その結果、パラコートを投与した場合、投与24時間後、ラットは、体重を15〜18%減少した。
クラス間距離は、経時的に増加し、3時間時点で最大に達した。また、図4のパネル(d)に示されるように、パラコートが投与されたラットにおけるスペクトルの変化のパターンは、生理的食塩水が投与されたラットの場合とは異なることがわかった。また、媒体の影響を示す6時間時点でのクラス間距離は、減少した。
さらに、図3のパネル(B)に示されるように、パラコートを投与した場合、投与24時間後、血漿においてTBARS量が顕著に増加したが、肝臓及び腎臓の組織では、増加しなかった。

提示項目:
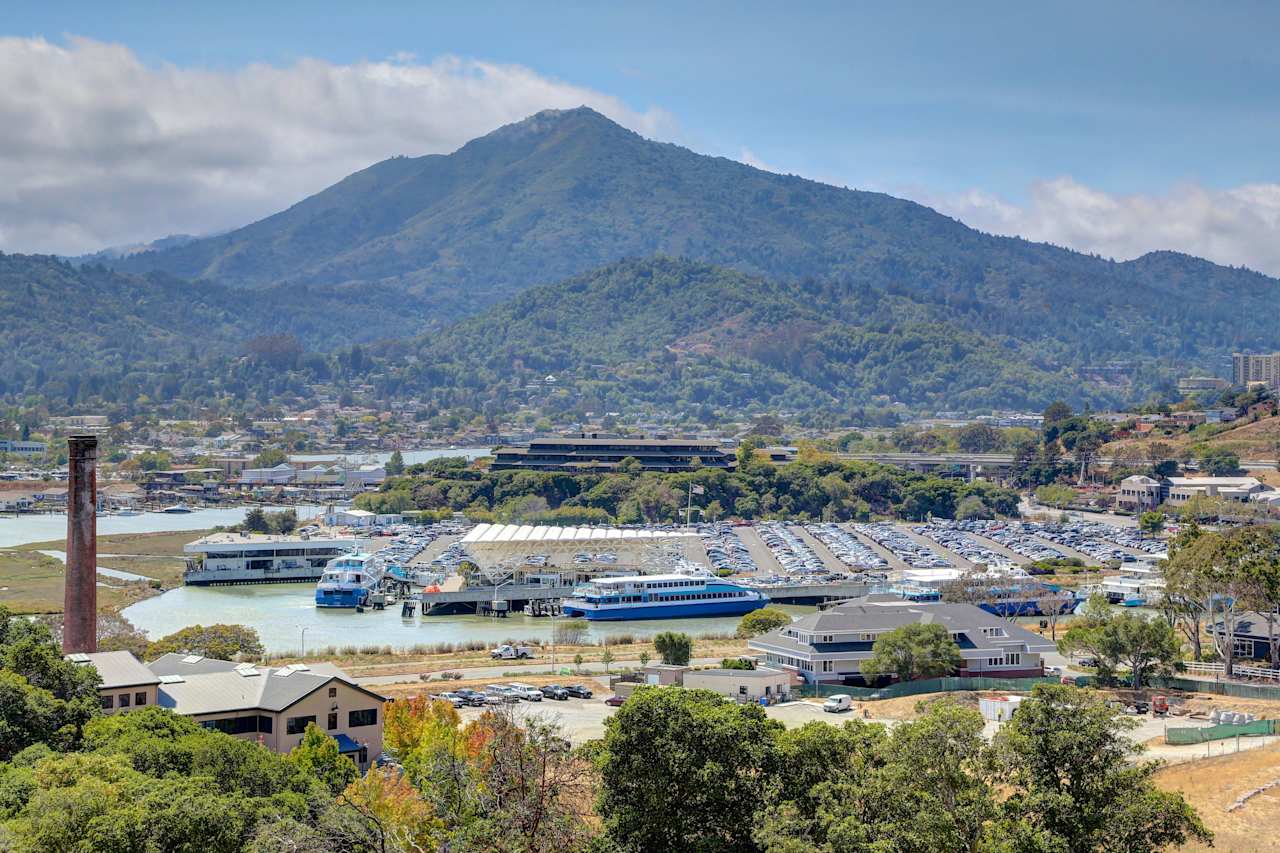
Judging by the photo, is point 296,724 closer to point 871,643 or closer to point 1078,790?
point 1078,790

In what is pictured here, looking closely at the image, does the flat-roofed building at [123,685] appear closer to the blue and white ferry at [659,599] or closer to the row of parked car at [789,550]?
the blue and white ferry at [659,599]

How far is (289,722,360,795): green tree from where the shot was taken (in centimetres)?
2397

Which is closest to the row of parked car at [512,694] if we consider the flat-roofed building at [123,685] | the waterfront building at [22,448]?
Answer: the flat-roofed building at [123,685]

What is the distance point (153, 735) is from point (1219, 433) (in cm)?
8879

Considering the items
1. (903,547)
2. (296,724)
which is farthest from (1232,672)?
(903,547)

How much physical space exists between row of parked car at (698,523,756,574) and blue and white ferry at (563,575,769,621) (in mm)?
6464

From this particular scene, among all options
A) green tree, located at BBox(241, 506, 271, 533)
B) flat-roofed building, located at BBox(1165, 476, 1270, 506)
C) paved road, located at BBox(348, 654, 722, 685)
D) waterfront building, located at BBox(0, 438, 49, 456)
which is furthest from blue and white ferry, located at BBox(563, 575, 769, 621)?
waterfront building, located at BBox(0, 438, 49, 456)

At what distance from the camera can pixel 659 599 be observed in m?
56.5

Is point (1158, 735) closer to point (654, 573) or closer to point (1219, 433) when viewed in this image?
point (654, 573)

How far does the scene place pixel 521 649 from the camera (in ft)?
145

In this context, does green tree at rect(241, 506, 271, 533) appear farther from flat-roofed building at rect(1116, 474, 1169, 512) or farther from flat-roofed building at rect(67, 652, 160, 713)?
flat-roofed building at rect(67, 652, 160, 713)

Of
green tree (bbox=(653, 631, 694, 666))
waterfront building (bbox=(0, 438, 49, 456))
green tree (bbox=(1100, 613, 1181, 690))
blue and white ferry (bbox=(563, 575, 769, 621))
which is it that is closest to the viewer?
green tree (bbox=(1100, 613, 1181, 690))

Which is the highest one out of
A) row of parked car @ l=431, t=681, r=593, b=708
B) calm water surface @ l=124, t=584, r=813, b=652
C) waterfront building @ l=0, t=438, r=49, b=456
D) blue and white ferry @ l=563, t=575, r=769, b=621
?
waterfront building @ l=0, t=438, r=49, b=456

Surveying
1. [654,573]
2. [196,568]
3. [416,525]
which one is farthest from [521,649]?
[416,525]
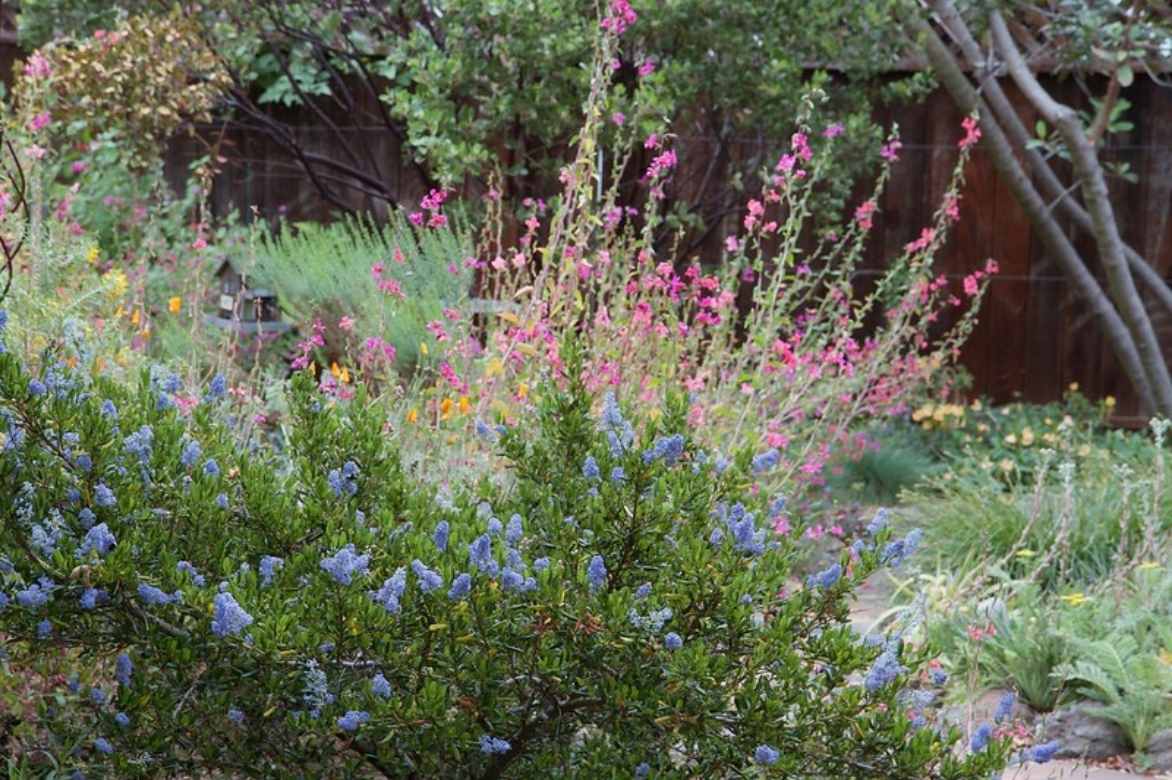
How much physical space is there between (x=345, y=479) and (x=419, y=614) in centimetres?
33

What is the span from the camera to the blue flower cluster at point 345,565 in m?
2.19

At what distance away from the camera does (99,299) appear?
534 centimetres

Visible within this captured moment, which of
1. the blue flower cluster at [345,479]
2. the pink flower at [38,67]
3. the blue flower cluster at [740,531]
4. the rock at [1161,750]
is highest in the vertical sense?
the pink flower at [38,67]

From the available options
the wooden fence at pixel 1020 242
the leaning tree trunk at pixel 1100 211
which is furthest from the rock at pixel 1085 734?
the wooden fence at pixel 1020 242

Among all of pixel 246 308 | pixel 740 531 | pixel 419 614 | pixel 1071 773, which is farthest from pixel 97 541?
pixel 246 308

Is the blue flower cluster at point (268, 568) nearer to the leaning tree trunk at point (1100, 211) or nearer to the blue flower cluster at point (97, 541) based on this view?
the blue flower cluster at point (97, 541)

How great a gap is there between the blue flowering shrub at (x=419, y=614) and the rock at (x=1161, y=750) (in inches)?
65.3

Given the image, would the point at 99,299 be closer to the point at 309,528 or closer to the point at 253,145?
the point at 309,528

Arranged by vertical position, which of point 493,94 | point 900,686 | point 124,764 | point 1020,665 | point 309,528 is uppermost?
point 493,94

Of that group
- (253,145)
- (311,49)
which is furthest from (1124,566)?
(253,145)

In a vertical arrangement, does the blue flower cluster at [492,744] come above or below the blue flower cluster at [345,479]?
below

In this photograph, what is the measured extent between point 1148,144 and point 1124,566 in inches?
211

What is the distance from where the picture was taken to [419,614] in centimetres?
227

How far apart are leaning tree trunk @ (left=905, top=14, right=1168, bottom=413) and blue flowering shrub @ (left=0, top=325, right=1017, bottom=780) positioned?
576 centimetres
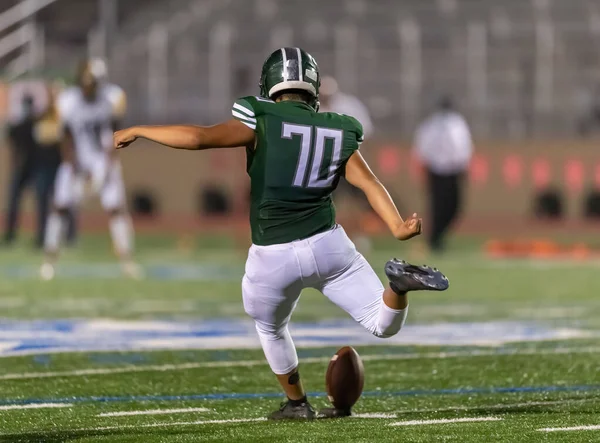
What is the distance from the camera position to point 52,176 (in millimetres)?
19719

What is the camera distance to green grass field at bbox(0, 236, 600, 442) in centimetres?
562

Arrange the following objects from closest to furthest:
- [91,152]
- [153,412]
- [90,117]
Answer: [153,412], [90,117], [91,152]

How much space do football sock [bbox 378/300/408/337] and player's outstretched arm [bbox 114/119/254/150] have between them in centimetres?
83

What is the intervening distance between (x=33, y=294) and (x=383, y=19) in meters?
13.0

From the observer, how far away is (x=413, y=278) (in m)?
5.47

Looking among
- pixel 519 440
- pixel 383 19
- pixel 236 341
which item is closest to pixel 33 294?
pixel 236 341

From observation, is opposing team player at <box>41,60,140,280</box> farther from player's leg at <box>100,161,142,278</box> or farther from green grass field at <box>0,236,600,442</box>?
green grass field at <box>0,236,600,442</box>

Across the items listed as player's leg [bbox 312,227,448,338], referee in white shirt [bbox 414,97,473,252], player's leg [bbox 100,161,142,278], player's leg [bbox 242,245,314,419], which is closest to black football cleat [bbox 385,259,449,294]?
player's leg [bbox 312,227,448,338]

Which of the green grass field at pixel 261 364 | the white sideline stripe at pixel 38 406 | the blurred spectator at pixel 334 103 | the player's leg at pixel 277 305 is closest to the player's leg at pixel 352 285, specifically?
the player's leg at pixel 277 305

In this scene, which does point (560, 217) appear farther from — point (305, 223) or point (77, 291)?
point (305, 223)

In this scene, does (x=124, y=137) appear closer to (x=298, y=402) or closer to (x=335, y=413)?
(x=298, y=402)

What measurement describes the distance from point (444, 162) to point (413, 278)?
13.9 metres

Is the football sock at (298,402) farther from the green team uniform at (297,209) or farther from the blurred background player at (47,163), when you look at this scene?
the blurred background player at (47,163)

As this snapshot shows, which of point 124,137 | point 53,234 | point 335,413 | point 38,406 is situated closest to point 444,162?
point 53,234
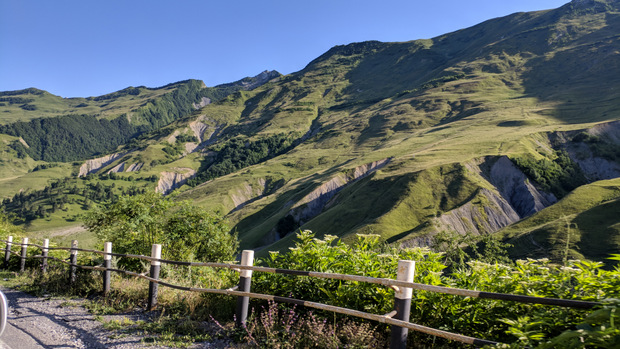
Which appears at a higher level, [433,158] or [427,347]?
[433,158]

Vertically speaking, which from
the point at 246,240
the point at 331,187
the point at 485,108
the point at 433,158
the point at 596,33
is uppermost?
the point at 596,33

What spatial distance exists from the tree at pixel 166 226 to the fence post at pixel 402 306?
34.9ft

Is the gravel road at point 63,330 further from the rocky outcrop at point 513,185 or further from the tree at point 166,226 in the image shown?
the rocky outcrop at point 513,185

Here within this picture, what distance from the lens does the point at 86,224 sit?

作業指示:
(A) 本文に基づき、次の問いに答えよ。
(i) パラコートを投与したラットの体重は、投与24時間後に何%減少したか。
(ii) クラス間距離が最大に達したのは何時間時点か。
(iii) 投与24時間後、TBARS量が増加しなかった組織は何か。
(B) パラコート投与実験を述べた本文を、最後の文の後から書き継げ。

解答:
(A)
(i) 15〜18%
(ii) 3時間時点
(iii) 肝臓及び腎臓の組織

(B)
図9に示されるように、3時間時点で、705nm、730nm、747nm、812nm、820nm、840nm、880nm、920〜934nm、965nm、980nmにおいてスペクトル変化が観察された。また、0時間時点に比べ、6時間時点では、747nm付近、803nm付近、913nm付近、934nm付近、965nm付近及び995nm付近の各領域で変化した。
したがって、これらの領域は、パラコートにより誘導された酸化的ストレスを示すことが示唆された。
さらに、実施例2〜実施例5において得られた投与3時間後におけるそれぞれのスペクトルを図10にまとめて示す。
その結果、図10に示されるように、930nm、960〜975nm及び995nmの各領域における変化は、四塩化炭素、Fe−NTA、AAPH及びパラコートのそれぞれを投与した場合に共通しているため、内因的な酸化的ストレスを示す指標となることが示唆された。また、860〜880nm付近の領域における変化は、四塩化炭素及びFe−NTAのそれぞれを投与した場合に共通していることがわかった。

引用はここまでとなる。